(Records from a dataset)
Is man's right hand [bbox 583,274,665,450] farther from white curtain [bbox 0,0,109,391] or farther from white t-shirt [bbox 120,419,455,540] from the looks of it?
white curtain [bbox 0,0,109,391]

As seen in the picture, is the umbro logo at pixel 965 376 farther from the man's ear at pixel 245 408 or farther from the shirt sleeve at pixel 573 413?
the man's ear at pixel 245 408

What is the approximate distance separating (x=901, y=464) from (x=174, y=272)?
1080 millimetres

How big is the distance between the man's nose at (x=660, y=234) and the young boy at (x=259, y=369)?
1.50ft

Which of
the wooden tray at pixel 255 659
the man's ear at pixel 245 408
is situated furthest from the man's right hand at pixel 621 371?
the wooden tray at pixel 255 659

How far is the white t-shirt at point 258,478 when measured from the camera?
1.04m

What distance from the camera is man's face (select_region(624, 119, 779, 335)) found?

== What is required ==
Copy all of the data above, keeping every line unchanged.

== Solution to the exercise ==
Is man's right hand [bbox 583,274,665,450] farther from white curtain [bbox 0,0,109,391] or farther from white t-shirt [bbox 120,419,455,540] from the looks of it?
white curtain [bbox 0,0,109,391]

As seen in the picture, is the umbro logo at pixel 965 376 farther from the man's ear at pixel 245 408 or farther from the shirt sleeve at pixel 573 413?
the man's ear at pixel 245 408

What is the approximate distance separating (x=901, y=464) from (x=174, y=272)?
1080 millimetres

How big is the distance between the man's nose at (x=660, y=234) and the young boy at (x=259, y=369)?
1.50ft

Which of
the wooden tray at pixel 255 659
the man's ear at pixel 245 408
is situated furthest from the man's right hand at pixel 621 371?
the wooden tray at pixel 255 659

How far is the white t-shirt at point 258,478 when measured from the camera?
1.04m

What distance from the camera is man's face (select_region(624, 119, 779, 335)) found?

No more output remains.